Rep. Jim Jordan (R-OH) will reportedly chair a select subcommittee in the new Congress to investigate the politicization of the FBI revealed by the “Twitter Files.”
The subcommittee will be called the Select Subcommittee on the Weaponization of the Federal Government. It will give Jordan, the incoming chair of the Judiciary Committee, the means to launch investigations into the White House, big tech, and weaponized law enforcement agencies, according to Axios.
Republicans are touting Jordan’s subcommittee as a “Church Committee,” a reference to a 1970s investigation by Senator Frank Church that uncovered intelligence wrongdoing by both parties.
The subcommittee’s “probe into communications between tech giants and President Biden’s aides will look for government pressure that could have resulted in censorship or harassment of conservatives — or squelching of debate on polarizing policies, including the CDC on COVID,” the reported stated.
The creation of the subcommittee is a result of the speakership negotiations between newly elected House Speaker Kevin McCarthy (R-CA) and the 20 conservative House Republicans who originally withheld their votes from McCarthy.
According to a press release from McCarthy’s office Sunday evening, the subcommittee will contain 13 members, including five Democrats.
The press release outlined details of the subcommittee’s work, explaining it…
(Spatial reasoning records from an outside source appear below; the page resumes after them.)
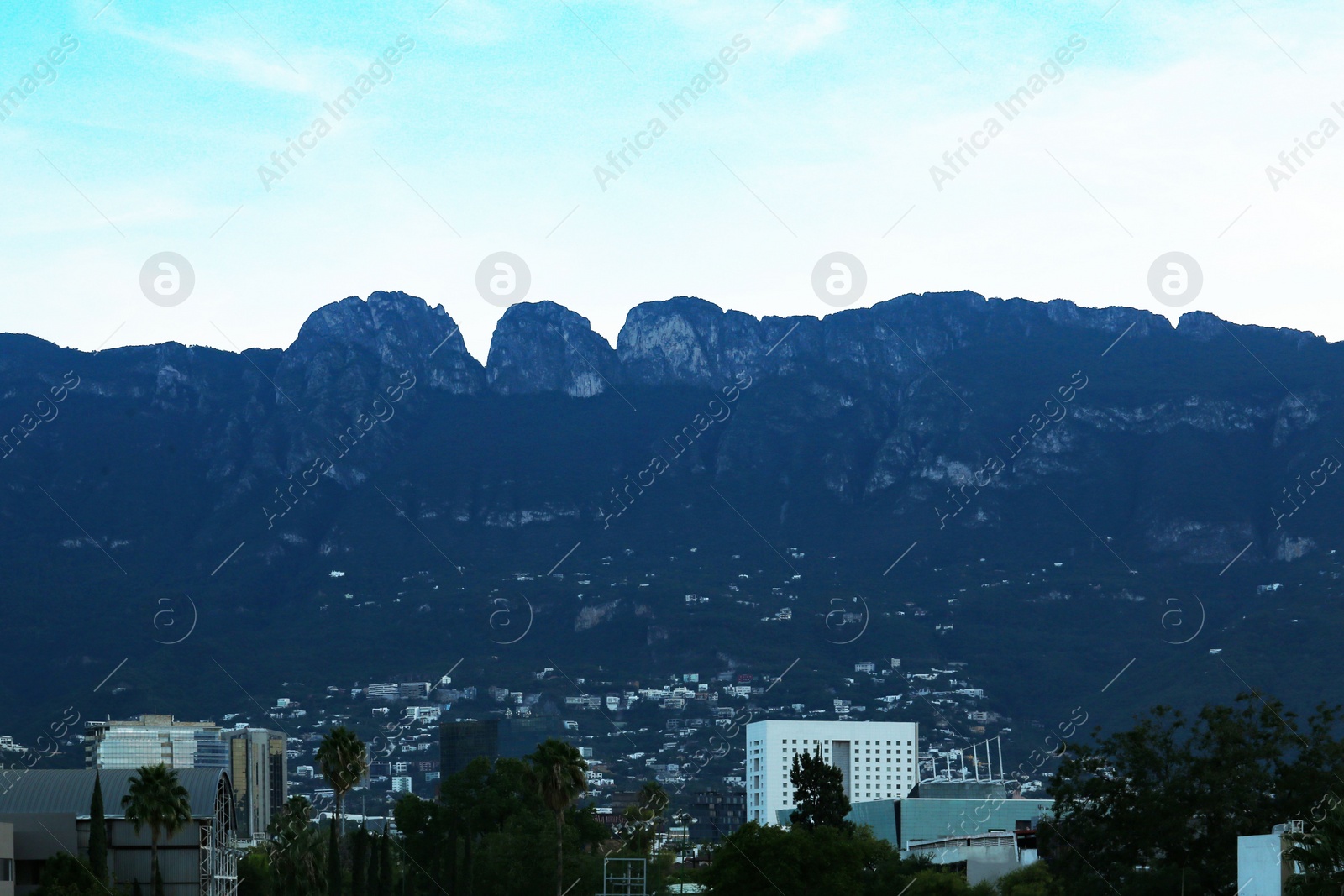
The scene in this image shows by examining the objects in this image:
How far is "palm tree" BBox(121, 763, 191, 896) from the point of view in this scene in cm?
8281

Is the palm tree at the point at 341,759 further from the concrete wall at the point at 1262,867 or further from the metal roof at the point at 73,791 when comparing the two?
the concrete wall at the point at 1262,867

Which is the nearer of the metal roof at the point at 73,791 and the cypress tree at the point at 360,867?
the cypress tree at the point at 360,867

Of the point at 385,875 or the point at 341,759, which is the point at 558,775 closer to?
the point at 385,875

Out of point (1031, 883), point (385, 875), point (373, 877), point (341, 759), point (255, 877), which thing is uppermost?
point (341, 759)

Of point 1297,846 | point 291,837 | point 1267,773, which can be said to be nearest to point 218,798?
point 291,837

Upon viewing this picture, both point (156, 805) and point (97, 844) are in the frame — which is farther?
point (156, 805)

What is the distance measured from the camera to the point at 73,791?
92000mm

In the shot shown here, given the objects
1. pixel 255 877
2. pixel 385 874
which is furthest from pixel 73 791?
pixel 255 877

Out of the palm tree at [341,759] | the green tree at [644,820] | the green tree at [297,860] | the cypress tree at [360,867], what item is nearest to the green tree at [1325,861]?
the cypress tree at [360,867]

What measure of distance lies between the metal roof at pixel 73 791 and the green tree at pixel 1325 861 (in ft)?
187

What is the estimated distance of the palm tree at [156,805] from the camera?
272 feet

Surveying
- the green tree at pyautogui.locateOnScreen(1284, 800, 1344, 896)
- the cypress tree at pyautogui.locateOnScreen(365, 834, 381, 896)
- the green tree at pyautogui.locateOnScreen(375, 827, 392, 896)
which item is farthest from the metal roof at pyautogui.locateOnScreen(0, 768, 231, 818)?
the green tree at pyautogui.locateOnScreen(1284, 800, 1344, 896)

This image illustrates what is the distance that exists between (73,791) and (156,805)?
11.3 meters

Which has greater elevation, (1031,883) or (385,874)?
(385,874)
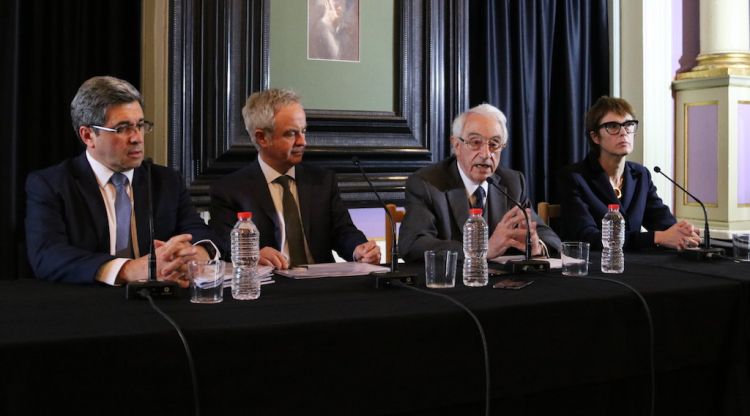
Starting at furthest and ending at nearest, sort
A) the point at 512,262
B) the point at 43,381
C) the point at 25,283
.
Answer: the point at 512,262
the point at 25,283
the point at 43,381

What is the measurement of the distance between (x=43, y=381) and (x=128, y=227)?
110cm

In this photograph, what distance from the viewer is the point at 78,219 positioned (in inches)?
93.0

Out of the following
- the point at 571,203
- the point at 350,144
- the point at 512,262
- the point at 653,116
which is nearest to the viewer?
the point at 512,262

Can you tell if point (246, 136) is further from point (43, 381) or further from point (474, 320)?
point (43, 381)

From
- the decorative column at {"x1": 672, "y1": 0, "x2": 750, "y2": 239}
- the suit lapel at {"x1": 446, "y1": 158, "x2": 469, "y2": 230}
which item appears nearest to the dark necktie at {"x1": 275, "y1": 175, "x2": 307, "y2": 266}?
the suit lapel at {"x1": 446, "y1": 158, "x2": 469, "y2": 230}

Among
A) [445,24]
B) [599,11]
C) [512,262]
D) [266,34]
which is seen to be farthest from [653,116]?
[512,262]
- will investigate how the Federal Bureau of Investigation, Department of Justice, Department of Homeland Security, and other executive branch agencies obtain information from and provide information to the private sector, non-profit entities, or other government agencies to facilitate action against American citizens.
- would be given sweeping investigatory powers that include access to information shared with the House Intelligence Committee and the authority to review ongoing criminal investigations.
- would permit Speaker McCarthy to name 13 members to the panel, including five Democrats, after consultation with Minority Leader Hakeem Jeffries.
McCarthy alluded to the subcommittee in his speech early Saturday morning upon obtaining the gavel after 15 rounds of voting.
“We’re going to pass bills to fix the nation’s urgent challenges — from wide-open southern borders, to America-last energy policies, to woke indoctrination in our schools,” he said.
“We’ll also address America’s long-term challenges — the debt and the rise of the Chinese Communist Party,” he said. McCarthy also promised to “hold ‘the Swamp’ accountable — from the withdrawal [from] Afghanistan to the origins of COVID to the weaponization of the FBI.”
The subcommittee was not the only concession conservatives won as a result of the speakership talks. House rules to be voted upon Monday by the Republican conference guarantee seven bills will receive a vote on the House floor and will not be blocked by House leadership. The bills include efforts to curtail the IRS, illegal immigration, China, and abortion.
The pending rules package also includes several rules that will serve as guardrails for the House moving forward. Those rules include that any one member can force a “motion to vacate” the speaker’s chair; provisions to reduce out-of-control spending, taxes, and debt limit increases; at least 72 hours between the release of a bill’s text and floor vote; and “conservative representation” on important House committees.